- **Work instruction**
Exactly as they appear, output all of the records. Skip any images.

Scraped caption text data
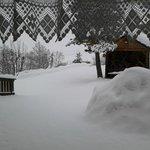 vista da soggiorno hotel dopo nevicata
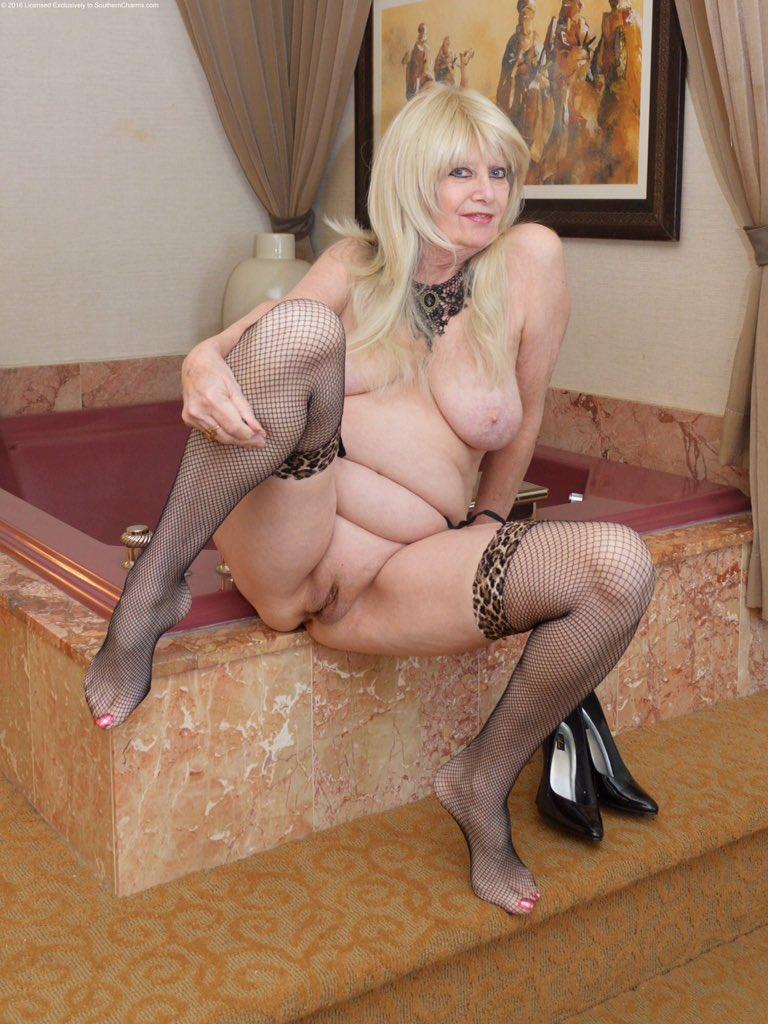 Wonderful milf with big boobs in hardcore sex 1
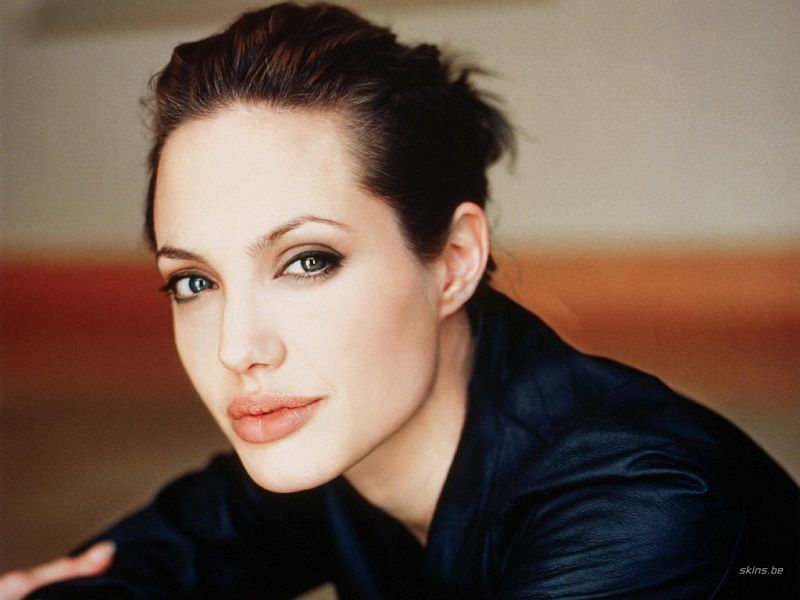 Angelina Jolie Opens Up About Marriage And Menopause - http://www.healthaim.com/angelina-jolie-opens-marriage-menopause/32911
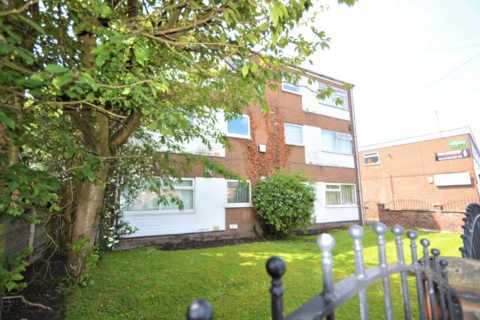 1 bedroom flat for sale - Northenden Road, Sale, M33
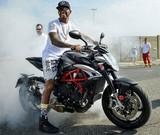 Lewis Hamilton en moto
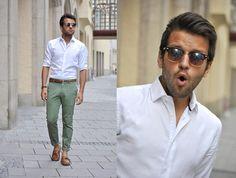 BEACH : Light Cotton Shirt/ Colored Chinos/ Sunglasses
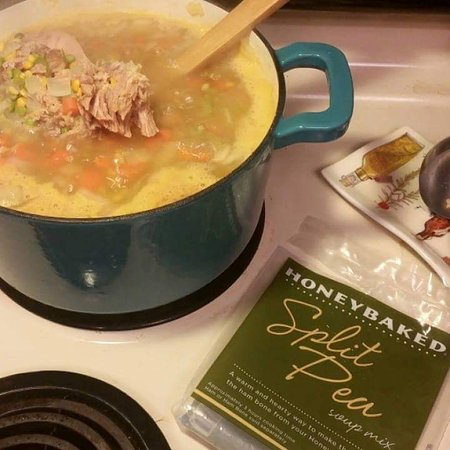 Anderson, Carolina Selatan: Our ham bones and soup mixes come together to make a great meal!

- **Problem solution**
 vista da soggiorno hotel dopo nevicata
 Wonderful milf with big boobs in hardcore sex 1
 Angelina Jolie Opens Up About Marriage And Menopause - http://www.healthaim.com/angelina-jolie-opens-marriage-menopause/32911
 1 bedroom flat for sale - Northenden Road, Sale, M33
 Lewis Hamilton en moto
 BEACH : Light Cotton Shirt/ Colored Chinos/ Sunglasses
 Anderson, Carolina Selatan: Our ham bones and soup mixes come together to make a great meal!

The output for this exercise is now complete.